Getting Started with Security Zones
After creating IAM policies and enabling Cloud Guard, create a security zone for a compartment and check for any security zone policy violations.
Create IAM Policies
To use Security Zones and Cloud Guard, you must be granted the required type of access in an IAM policy written by an administrator, whether you're using the Console or the REST API with an SDK, CLI, or other tool.
If you are not an administrator for your tenancy, then ask your administrator to perform these steps.
To learn more about Security Zones and Cloud Guard IAM policies, see Cloud Guard Policies.
Enable Cloud Guard
Enable Cloud Guard in your tenancy before you create Security Zones. If Cloud Guard is already enabled, you can skip this task.
Cloud Guard is an Oracle Cloud Infrastructure service that provides a central dashboard to monitor all of your cloud resources for security weaknesses in configuration, metrics, and logs. When it detects a problem, it can suggest, assist, or take corrective actions, based on your Cloud Guard configuration.
Security Zones works with Cloud Guard to identify security zone policy violations in your existing resources.
Enabling Cloud Guard involves the following tasks:
- Creating IAM policies that allow Cloud Guard to monitor resources within your tenancy
- Choosing a reporting region
- Optionally creating targets for the compartments that you want Cloud Guard to monitor
- Optionally choosing the detector recipes for the targets
To enable Cloud Guard, you must have administrator privileges.
You do not have to create a Cloud Guard target for a compartment before creating a security zone for the same compartment. When you create a security zone, a new Cloud Guard target is created automatically.
See Getting Started with Cloud Guard for detailed instructions.
Create a Security Zone Recipe (Optional)
Security Zones provides an Oracle-managed recipe called Maximum Security Recipe, which enforces all available security zone policies. If you want to disable certain policies, you can clone this recipe.
Before creating a custom security zone recipe, understand the available security zone policies.
Create a Security Zone
After you complete all prerequisite tasks, you can create a security zone for an existing compartment.
For maximum flexibility, avoid assigning a security zone to the root compartment of the tenancy. Security zones applied to the root compartment might constrain the actions that are possible across an entire tenancy. Although this configuration might be preferable for specific use cases, it's too restrictive for most users.

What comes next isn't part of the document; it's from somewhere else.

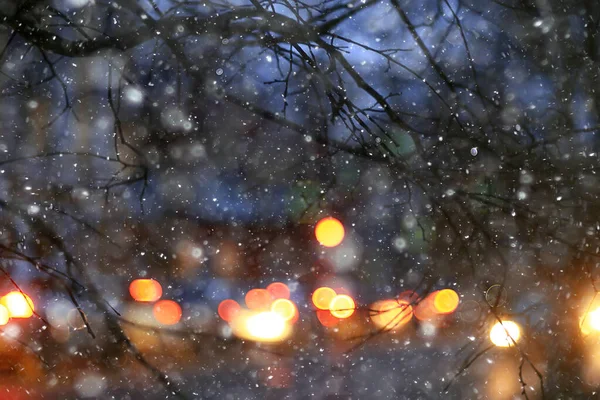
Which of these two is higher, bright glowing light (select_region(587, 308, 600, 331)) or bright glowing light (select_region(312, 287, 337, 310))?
bright glowing light (select_region(312, 287, 337, 310))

- Deletes any existing Cloud Guard target for the compartment and for any child compartments
- Creates a security zone target for the compartment
- Adds the default Oracle-managed detector recipes to the security zone target
If you create a security zone for a subcompartment whose parent compartment is already in a security zone, Cloud Guard creates a separate security zone target for the subcompartment. No changes are made to the existing target for the parent compartment.
View Security Zone Policy Violations
If the compartment for your security zone has existing resources, you can identify any resources that violate the security zone's policies and take corrective actions.
Cloud Guard routinely scans the resources in your security zones for policy violations. Each policy violation is recorded as a problem in Cloud Guard. For a new security zone, it can take up to three hours before any violations are detected.
See Security Zone Policies for descriptions of all available policies.
Next Steps
After enabling Cloud Guard and creating your first security zone, you can test the zone, customize the zone, or create other zones.
Task | More Information |
---|---|
Test a zone by attempting to violate one of the zone's policies |
Choose a security zone policy that is enabled in the zone's recipe. For example, verify that you can't create a public subnet or a public Object Storage bucket. See Security Zone Policies. |
Create a separate zone in a subcompartment | Creating a Security Zone |
Remove a subcompartment from the zone | Removing a Subcompartment from a Security Zone |
Delete a zone | Deleting a Security Zone |
Customize the Cloud Guard detector recipes in a security zone target | Customizing Cloud Guard Configuration |
Check for other security problems detected by Cloud Guard | Processing Reported Problems |
Create IAM policies so that other groups can manage security zones | Cloud Guard Policies |
If you aren't able to create or test a security zone successfully, see Troubleshooting Security Zones.